Pengamat politik Universitas Diponegoro (Undip) Fitriyah MA Semarang menilai putusan Mahkamah Konstitusi (MK) tentang gugatan sengketa Pemilu 2009 yang menolak gugatan dari pihak Megawati-Prabowo dan Jusuf Kalla (JK)-Wiranto, sudah bisa diduga sebelumnya.
Fitriyah, yang juga mantan ketua KPU Propinsi Jawa Tengah, mengatakan hal tersebut menjawab KR di Semarang, Jumat (14/8).
Menurut Fitriyah, alat bukti yang dimiliki KPU jauh lebih kuat karena lebih terdokumentasi daripada alat bukti milik Megawati-Prabowo dan JK-Wiranto yang hanya mengandalkan data dari saksi-saksi. Padahal kualitas sumber daya manusia (SDM) saksi yang dimiliki para calon masih terbatas dan belum memiliki kemampuan dokumentasi yang baik.
“Dalam sejarah sengketa pemilu, penggugat memang tidak pernah menang. Apalagi selisih hasil akhir Pemilihan Presiden (Pilpres) 2009 terpaut jauh, sehingga tidak akan mengubah hasil. Kita perlu mengapresiasi positif MK yang telah mengakomodir gugatan tersebut,” kata Fitriyah.
Fitriyah berpendapat, proses gugatan dan keluarnya putusan MK tersebut sangat perlu sebagai evaluasi dan perbaikan untuk pemilu selanjutnya. Selain itu, putusan MK juga lebih melegitimasi hasil pemilu, karena banyak pihak yang tidak puas terhadap kinerja KPU. Putusan MK sebagai putusan tertinggi harus bisa diterima semua pihak dan pada kenyataannya memang pihak-pihak yang menggugat menerima putusan MK.

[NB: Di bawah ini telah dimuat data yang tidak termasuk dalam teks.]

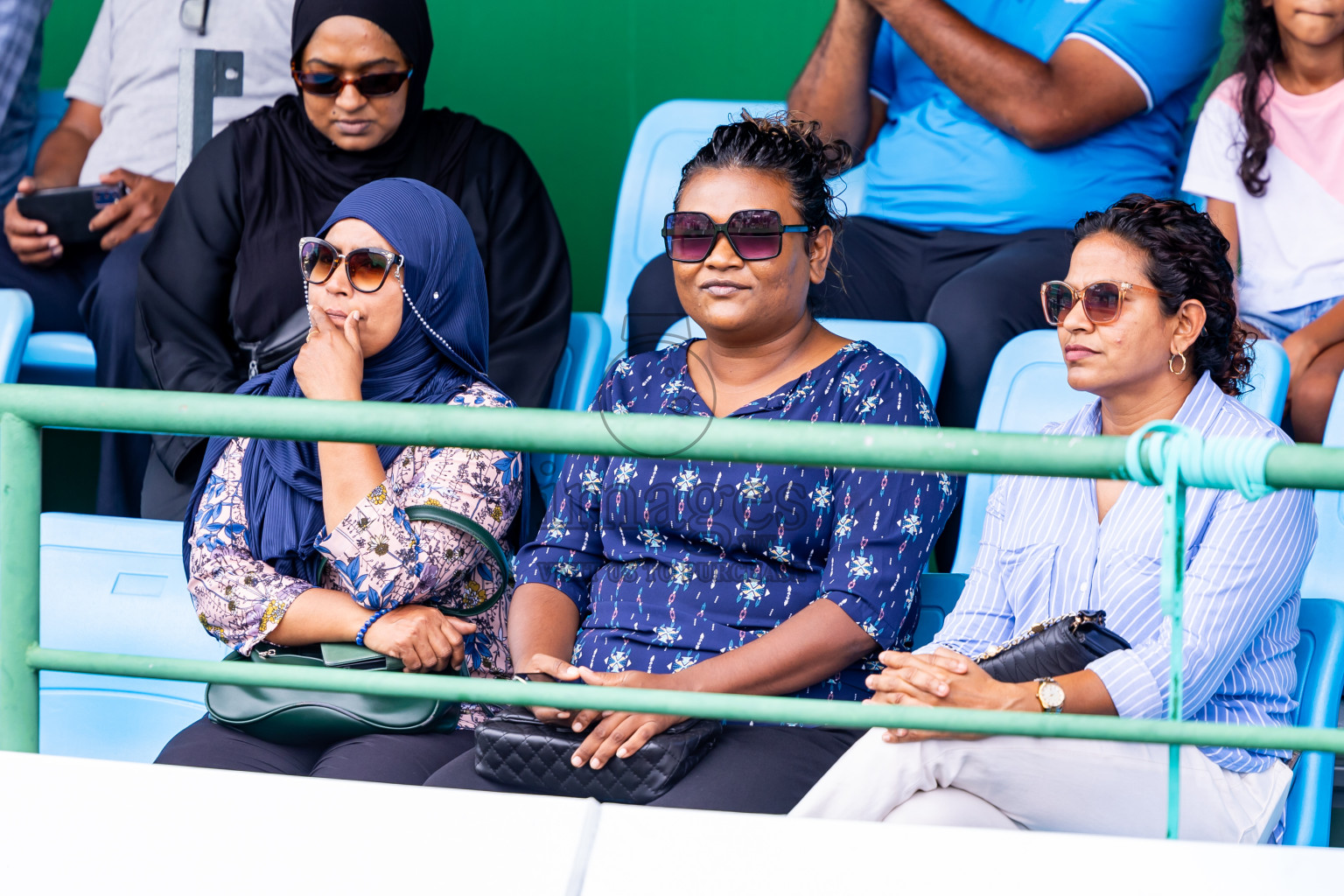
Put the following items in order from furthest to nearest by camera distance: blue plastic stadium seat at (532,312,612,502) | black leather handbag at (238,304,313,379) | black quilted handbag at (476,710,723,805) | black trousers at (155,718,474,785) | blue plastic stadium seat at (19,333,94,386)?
blue plastic stadium seat at (19,333,94,386) < blue plastic stadium seat at (532,312,612,502) < black leather handbag at (238,304,313,379) < black trousers at (155,718,474,785) < black quilted handbag at (476,710,723,805)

Terkait tudingan terhadap KPU yang dinilai tidak netral dan memihak, Fitriyah mengatakan hal tersebut akibat kurang profesionalnya KPU dalam menyelenggarakan pemilu. KPU sebagai lembaga penyelenggara pemilu tentunya terikat dengan sumpah dan sistem yang berlaku di lembaga tersebut. Kalaupun terdapat anggotanya yang partisan, KPU secara kelembagaan tetap akan netral.
Fitriyah mencontohkan kasus spanduk sosialisasi Pilpres 2009 yang terdapat tanda contreng pada gambar pasangan nomor dua. Kasus tersebut terjadi bukan karena keberpihakan, tetapi karena kurangnya profesionalitas KPU. Bila KPU profesional tentu tidak akan menerbitkan spanduk seperti itu, bahkan spanduk sosialisasi bisa diterbitkan KPU daerah dengan desain dan bahasa yang lebih bisa diterima masyarakat di daerah.
“Karena kurang profesional, maka sebagian pihak menafsirkan KPU berpihak,” tambah Fitriyah.
Tentang permasalahan Daftar Pemilih Tetap (DPT), Fitriyah menilai dari awal data yang diperoleh KPU memang sudah bermasalah. Hal tersebut akibat masih lemahnya pencatatan kependudukan di Indonesia. Tetapi permasalahan tersebut sebenarnya bisa diatasi bila KPU mengkomunikasikan dan mengkoordinasikan dengan pihak penyedia data dalam proses pemutakhiran DPT.
“Terdapat hal-hal yang di luar wewenang KPU dalam permasalahan DPT, seperti adanya Nomor Induk Kependudukan (NIK) yang sama atau warga yang belum memiliki NIK. Maka dari itu pemerintah melalui Dinas Kependudukan dan Pencatatan Sipil (Dispendukcapil) di daerah seharusnya bisa menfasilitasi pemutakhiran DPT,” tutur Fitriyah.
Fitriyah juga menilai, permasalahan-permasalahan yang mucul pada Pemilu 2009 tidak lepas dari masih kurangnya kualitas SDM pelaksana di lapangan, baik Kelompok Penyelenggara Pemunutan Suara (KPPS), Panitia Pemungutan Suara (PPS) hingga para saksi dari peserta pemilu. Lemahnya kualitas pelaksana lapangan tersebut menyebabkan masih kurangnya pemahaman pihak-pihak yang terlibat tentang proses pemunutan suara.
“Banyak hal-hal yang seharus dilakukan tetapi tidak dilakukan. Misalnya, seharusnya KPPS menyerahkan DPT kepada para saksi, tetapi tidak dilakukan karena baik KPPS maupun saksi tidak mengerti,” kata Fitriyah.